All you need to know about version numbers in one page

A colleague asked me a couple of days ago: “So we roll version numbers forward only with breaking changes, right?”

Well, the best approch for any sane project in 2017 is to follow Semantic Versioning. That is not a long document to read, but here is a summary. In a nutshell, version numbers have three facets, major.minor.patch.

  • If your new release breaks something that used to work, increment major.
  • If your release adds new functionality that clients might want to rely on, increment minor.
  • If your release only fixes a bug, increment patch.

Then dependencies of the form “^3.4.2” (for example, in package.json for a JavaScript project) mean “that version, or anything backwards-compatible with it”. Which means the same major version number (3 in this case) and the same or better minor number (4 or higher); or, if the minor version is the same, then the same or better patch level (2 or higher).

This is an excellent, simple and battle-proven system.

However.

It’s not used as universally as it should be, due to of widespread confusion between software version numbers (which are part of a project’s engineering) and marketing version numbers — where going to version 1.0 is a Whole Big Deal. As a result, some engineers are scared of moving their packages to a non-zero major number. And as a result of that, you sometimes see projects releasing both breaking and non-breaking changes within the 0.x series.

Folks: don’t do that. Use semantic versioning. No ifs, no buts. Let the marketing people bundle the whole thing up periodically and call it “Release 3, ‘Kaylee'” if they want to. Doesn’t matter to us.

Advertisements

20 responses to “All you need to know about version numbers in one page

  1. I think that a lot of projects have stayed at 0.x releases for way too long, but I think there’s space for staying at 0.x and having releases where the programmers didn’t have to worry about breaking something but can release copies to people willing to work with beta software.

    Also, as https://xkcd.com/1172/ points out, there’s no such thing as a non-breaking release. Adding an method to a class could break anything who inherited from that class. Adding almost anything to a library package or header could conflict namewise with current code. Speeding up a function could break cryptographic code that depended on that function running at constant speed independent of the input or cause race conditions in (admittedly already buggy) threaded code. Automation code may depend on the exact setting of the menu.

  2. The XKCD is funny (as it often is), but of course not really true. A release that adds a new function to an API but doesn’t change or remove any of the existing ones is non-breaking in every sense that matters. (A developer who actively depended on the unavailability of a facility gets exactly what she deserves.) I don’t at all see how adding a method to a class can break anything — can you explain?

    On 0.x releases: I agree there is a place for them, and indeed the SemVer document explicitly allows for them. But as soon as someone else is depending on your code, you do them a disservice to stay at 0.x; especially since nine times out of ten it’s done from sheer superstition — fear of the Magic Number 1.0.

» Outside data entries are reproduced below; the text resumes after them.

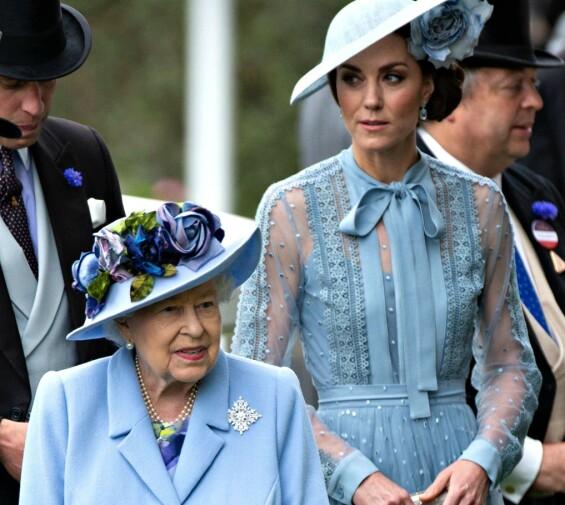 VAR HJEMME: Dronnningen var hjemme på Buckingham Palaca da innbruddet skjedde. Her avbildet med hertuginne Kate på Cambridge Royal Ascot i juni. Foto: NTB Scanpix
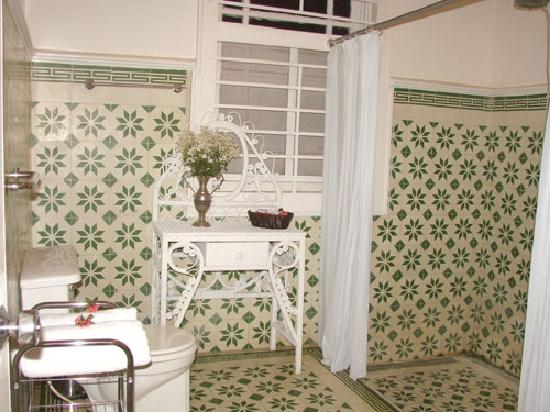 Posada de la Calle Real: Bathroom of room #1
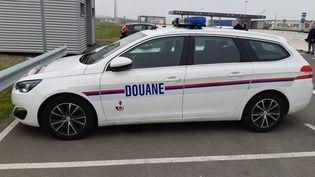 Un véhicule des douanes de Dunkerque (Nord). (MATTHIEU DARRIET / FRANCE-BLEU NORD)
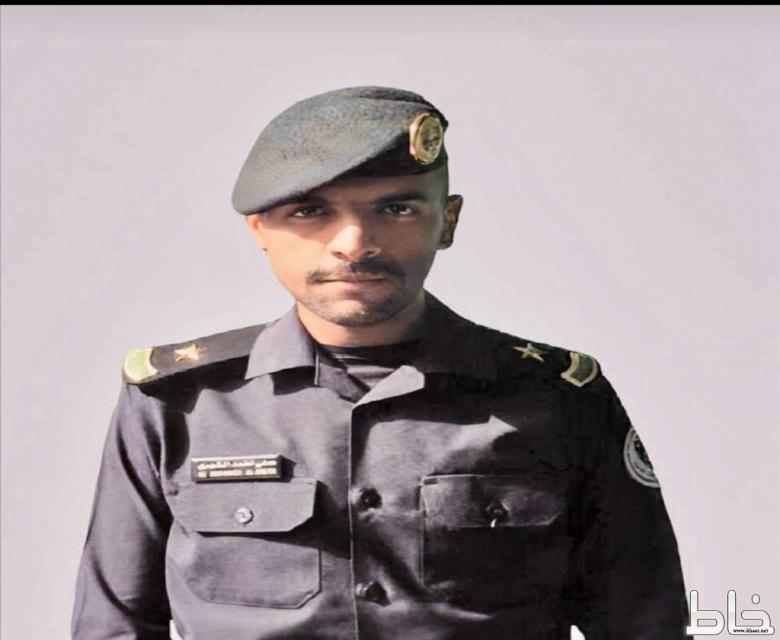 الملازم علي بن محمد بن دحمان المشهوري يحتفل بتخرجه من كلية الملك فهد الأمنية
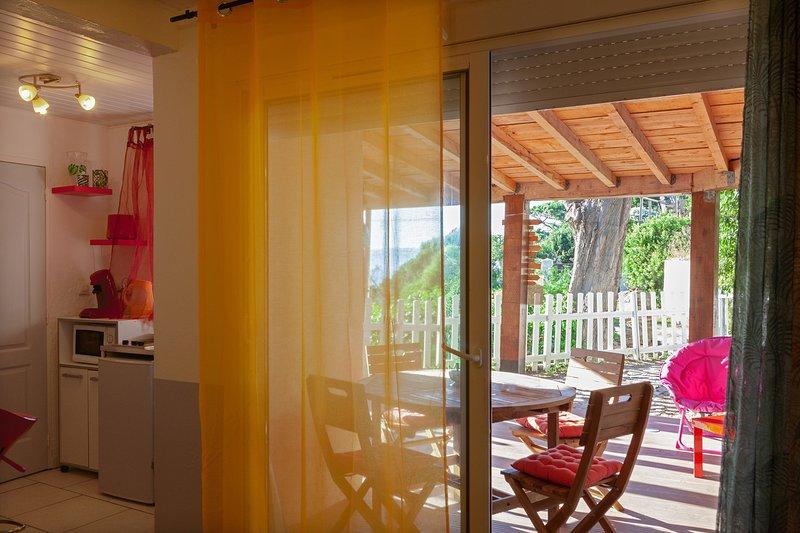 Le Cousteline - 'Maisonnette'  20m2  Sea view with  terrace, holiday rental in Ile du Levant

  3. class A {def plus (a : A) = ???}
    class B extends A {def minus (a : A) = ???} 
    

    is valid compiling Scala code.

    class A {def plus (a : A) = ???; def minus (a : A) = ???}
    class B extends A {def minus (a : A) = ???} 
    

    doesn’t compile. It’s a trivial fix–adding “override” to the code– but if some method of A depends on minus, and ends up calling B’s minus, which works differently, it can cause bugs; if A’s new plus calls minus and B’s minus calls A’s plus, an infinite loop can occur.

    You can keep code under wraps until it’s stable, but that doesn’t help people who need it now and can give useful feedback. You’re basically saying there’s no case where you would make code available and yet want the freedom to make incompatible changes whenever needed. I think a lot of open source software not only has that as part of their lifestyle, but can benefit from having people use it before long-term compatibility locks things in stone. (E.g. & and && are the same precedence in C because when they were split from each other, they felt they couldn’t afford to make the change that much bigger for the 60+ users of C, thus making C suboptimal for the next few million users.)

  4. Interesting example!

    You’re basically saying there’s no case where you would make code available and yet want the freedom to make incompatible changes whenever needed.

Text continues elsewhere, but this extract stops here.